(Entries shown Opens)
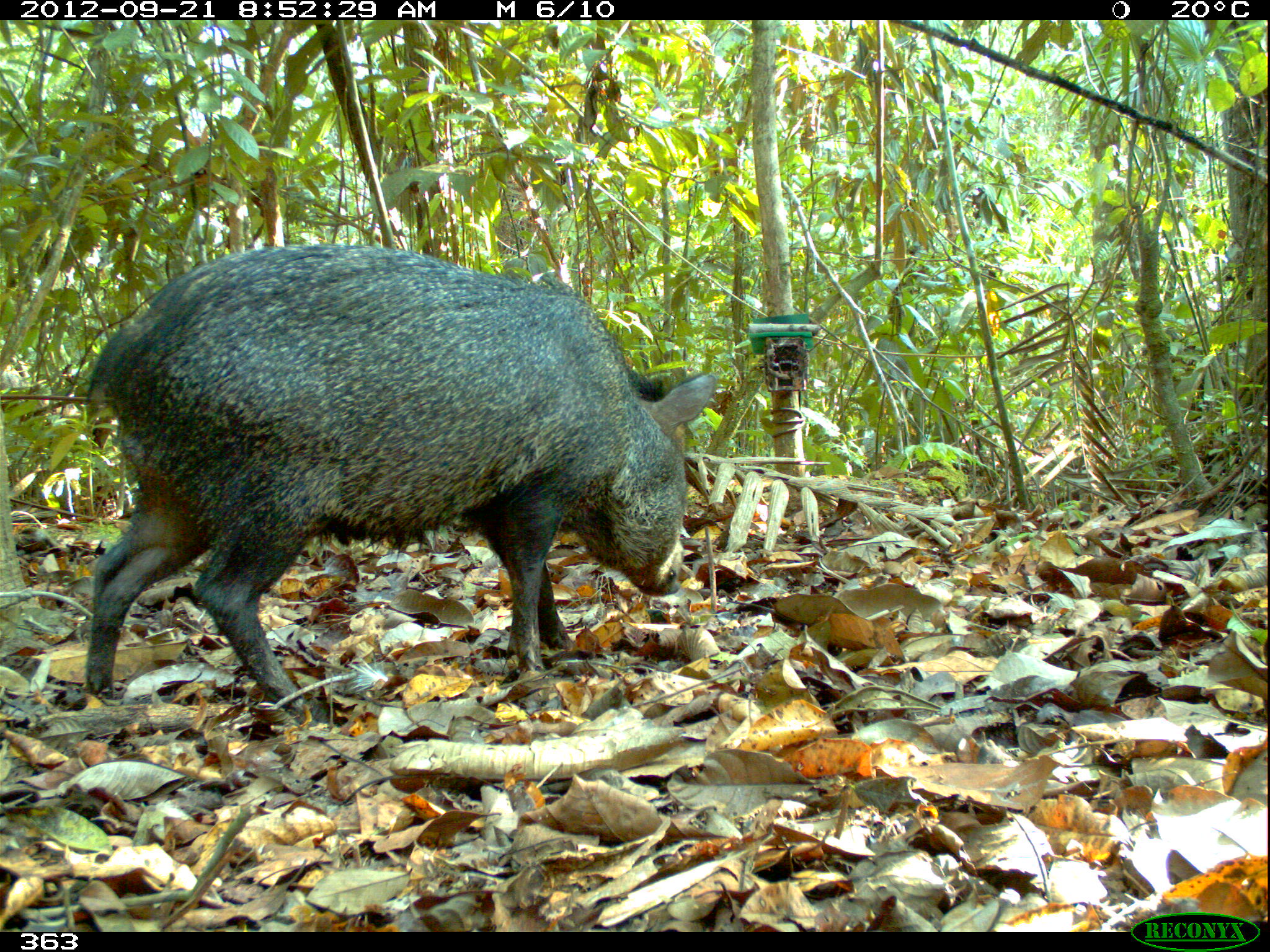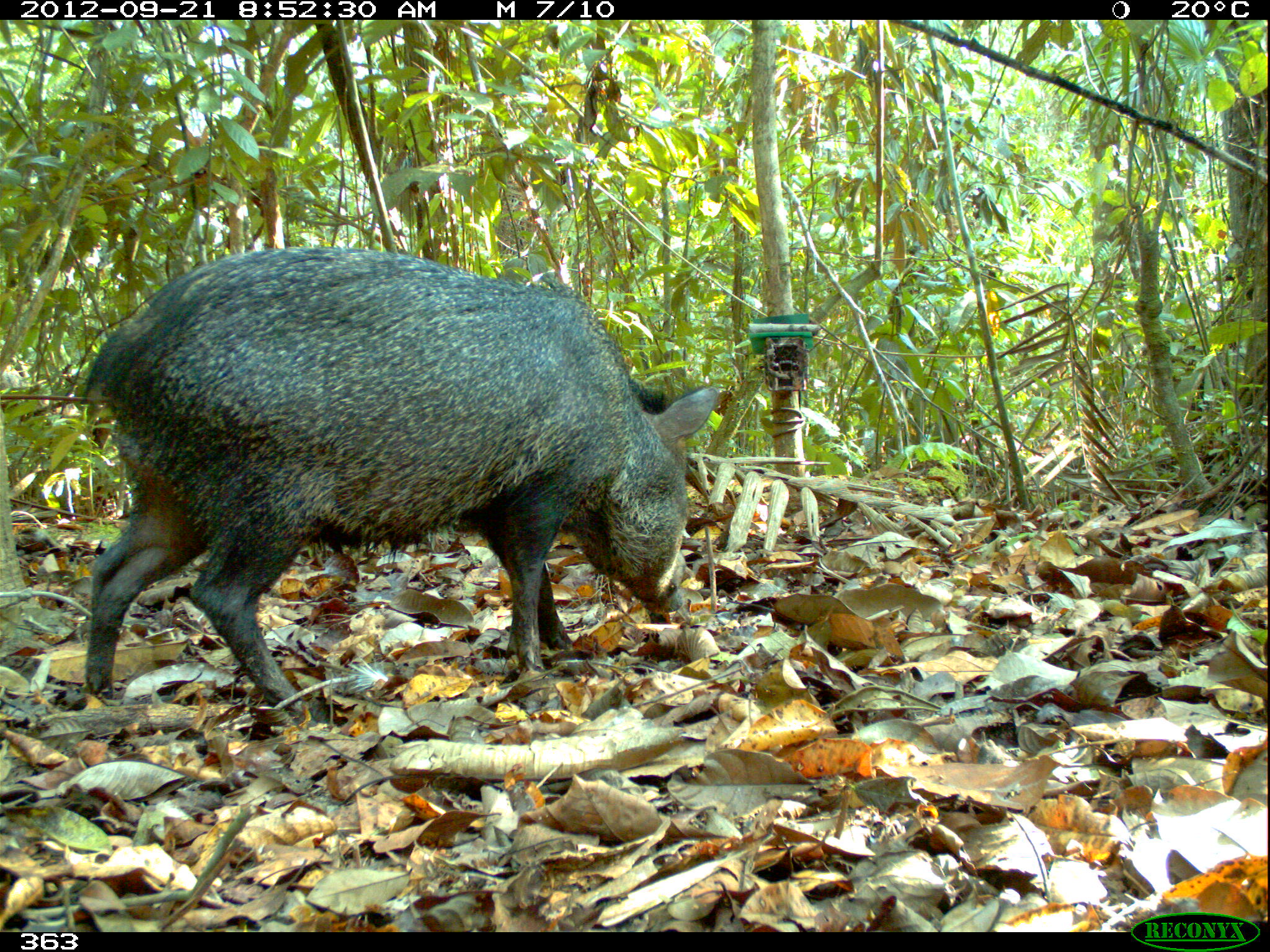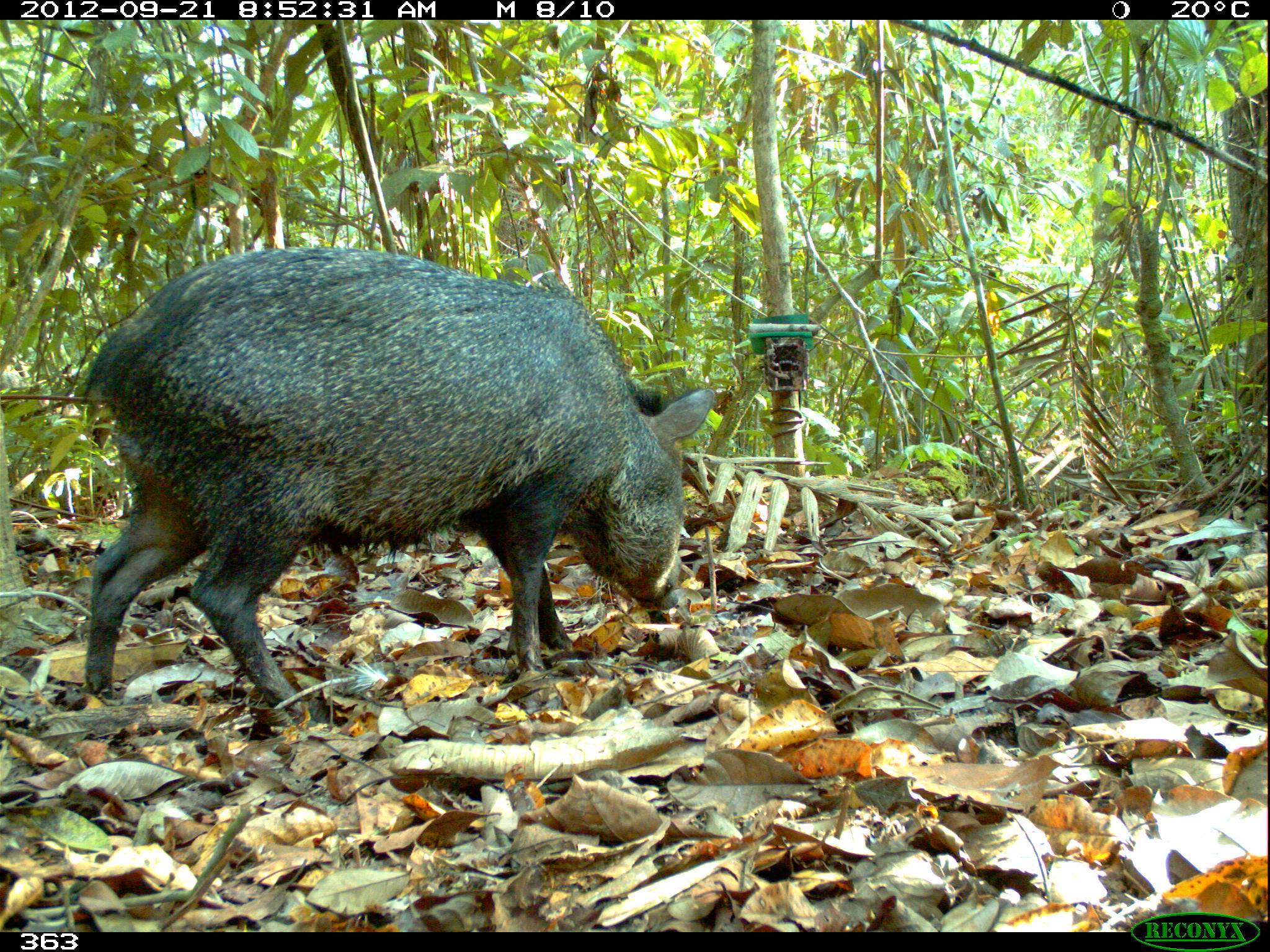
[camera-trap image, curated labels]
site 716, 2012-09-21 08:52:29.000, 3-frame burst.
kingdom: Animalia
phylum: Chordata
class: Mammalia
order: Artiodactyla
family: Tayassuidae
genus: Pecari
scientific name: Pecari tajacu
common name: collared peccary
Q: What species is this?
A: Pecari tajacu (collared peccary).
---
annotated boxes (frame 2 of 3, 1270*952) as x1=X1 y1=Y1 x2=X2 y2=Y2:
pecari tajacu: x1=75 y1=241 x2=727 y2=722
(Entries shown Closes)
▶ [Task instructions]: Only the text of the entries above is to be given again, exactly, with the pictures left out.

▶ [Answer area]:
[camera-trap image, curated labels]
site 716, 2012-09-21 08:52:29.000, 3-frame burst.
kingdom: Animalia
phylum: Chordata
class: Mammalia
order: Artiodactyla
family: Tayassuidae
genus: Pecari
scientific name: Pecari tajacu
common name: collared peccary
Q: What species is this?
A: Pecari tajacu (collared peccary).
---
annotated boxes (frame 2 of 3, 1270*952) as x1=X1 y1=Y1 x2=X2 y2=Y2:
pecari tajacu: x1=75 y1=241 x2=727 y2=722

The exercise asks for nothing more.